Sunday, May 11, 2014

Happy Mother's Day from a non-Mother

"Childless by Choice" is an expression I haven't heard in years, but I still say it occasionally when I talk about my life choices. 

As a baby boomer, I grew up under the threat of nuclear annihilation, with the Doomsday Clock ticking right alongside my biological clock.   I was a bright enough child to understand just how stupid our world leaders can be, but also to extrapolate from the Saturday afternoon scifi films of the 50s that replayed in the 60s.  One of the biggest questions of the post- World War II generation was:  Could the concept of mutually-assured destruction prevent the use of nuclear weapons?

From 1945 until now the answer is perhaps "yes."  We also have the examples of Three Mile Island, Chernobyl, and Fukushima to remind us that even local nuclear damage is devastating.

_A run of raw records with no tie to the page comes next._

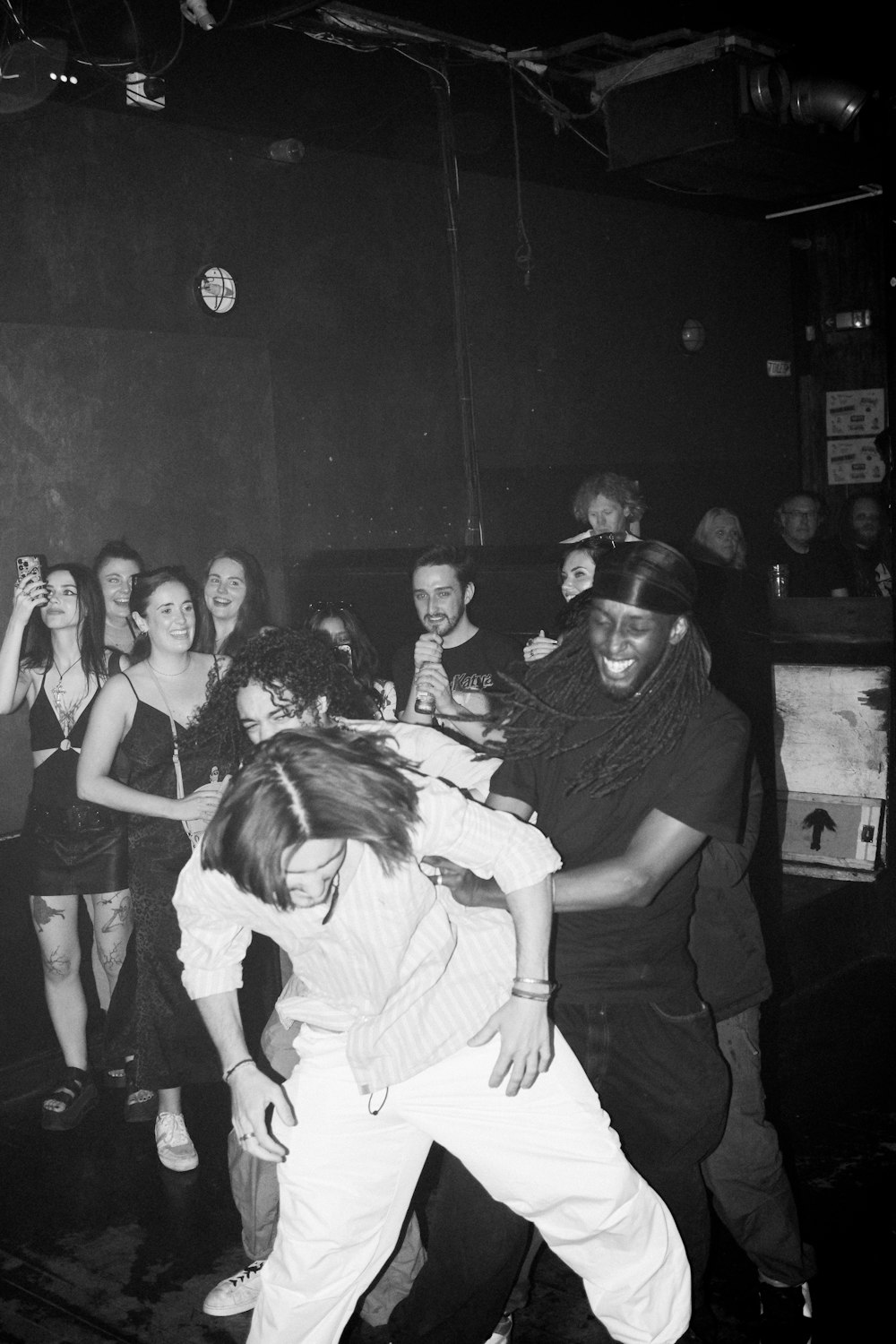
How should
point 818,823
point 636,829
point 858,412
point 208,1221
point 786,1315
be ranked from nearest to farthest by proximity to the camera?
point 636,829 → point 786,1315 → point 208,1221 → point 818,823 → point 858,412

The other doomsday clock of my time was world overpopulation.  When it was first presented to me, the world population was 3.5 billion.  It's now over 7 billion.  How many people can the Earth sustain?  Will we find out the hard way?

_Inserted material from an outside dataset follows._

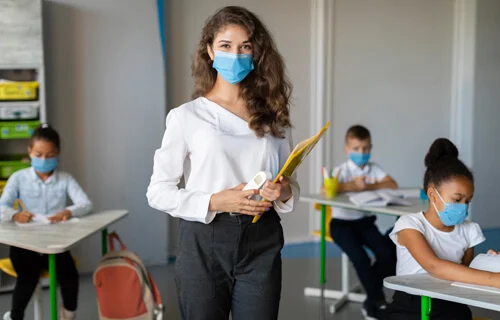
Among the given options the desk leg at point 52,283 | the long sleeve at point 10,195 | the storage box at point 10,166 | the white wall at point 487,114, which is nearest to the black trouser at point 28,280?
the long sleeve at point 10,195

Well, we seem to have survived both threats... so far.  We turned out to be smart enough not to nuke ourselves, and we developed high-yield grains to feed ourselves.   Now our greatest threat now seems to be global warming.  Do the children of today think, like I did as a child, "Why bring a child into this world only to watch it die in a horrible man-made disaster?"
They don't seem to be thinking this way.  I was apparently the minority to think this way in my generation, too.  (It didn't help that many of the men I dated were scarred from their Vietnam experience or that my family's gene pool isn't really a source of pride for me)
In hindsight, I realize there was another influence on me:  the Bible.  I was a weekly church-goer for almost all of my childhood.  I sat through the readings and sermons barely paying attention, but what child isn't a sponge?
Reading Bart Ehrman's books brought up the issue of Christ as an apocalyptic preacher, which puts Paul's advice into context.
1 Corinthinans:  What I mean, brothers and sisters, is that the time is short. From now on those who have wives should live as if they do not; 30 those who mourn, as if they did not; those who are happy, as if they were not; those who buy something, as if it were not theirs to keep; 31 those who use the things of the world, as if not engrossed in them. For this world in its present form is passing away.
Is it any surprise that a church-going impressionable child should have apocalyptic fears?

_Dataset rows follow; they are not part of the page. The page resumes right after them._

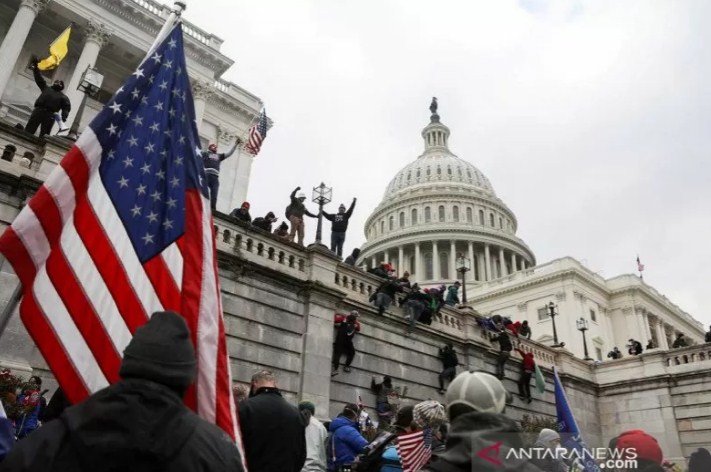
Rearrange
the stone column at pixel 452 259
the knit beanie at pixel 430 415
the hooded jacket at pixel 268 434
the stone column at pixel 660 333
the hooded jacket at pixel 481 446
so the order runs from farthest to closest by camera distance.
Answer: the stone column at pixel 452 259
the stone column at pixel 660 333
the knit beanie at pixel 430 415
the hooded jacket at pixel 268 434
the hooded jacket at pixel 481 446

The whole concept of humanity's "last days" being within our sights is a form of child abuse.  Will global warming wipe us all out at once?  Of course not.  We would experience mass starvation, mass drowning, and mass murders but the population as a whole will dwindle, perhaps to a more manageable proportion.  I'm more optimistic than I used to be, but still glad that I didn't bring any children into the world.  They would now be having grandchildren whose task would be to undo the damage of Republican obstructionism and anti-environment legislation.  Their offspring should be the ones to clean up their mess.
 Oh yeah, and I have time to write a blog.


L.Long said...

The problem with that are the dimwitted are out breeding and passing on their low intelligence while someone using intelligence is not doing so.
But I understand your choice.
My wife and I choose to only breed enough to replace ourselves...only 2 kids. And my daughter says she will have more then 2 kids when men can get pregnant. Of course on te day men can get pregnant is the day the Ahole republicans will legalize abortions and contraceptives.

Infidel753 said...

"Dim-wittedness" is far more a matter of poor education than of genetics. One does more to combat it by spreading enlightenment than by trying to out-breed the dummies (and the latter is a very poor reason for having children). Note similarly how the prevalence of atheism keeps increasing even though religious people have more children.

Lady A does more to fight dim-wittedness by blogging than by breeding.

L.Long said...

753 I know about the 'dimwittness' I was just putting the xtian statement of 'we need to out breed the secularists to keep their power'..i.e. the quiverfull silliness into a twist. I guess it is too obscure to be used as a bad joke.

Andrew MacLaren-Scott said...

Interesting to stumble in here on one of my blog-wandering nights. I like the posts I have read so far (although I call myself agnostic rather than atheist, but I recognise comfortable wishful thinking nonsense when I see it)

LadyAtheist said...

Labels are ridiculous. Not believing and not knowing are two different ideas. Either way, it doesn't lead a person to the lawd. Welcome to the blog!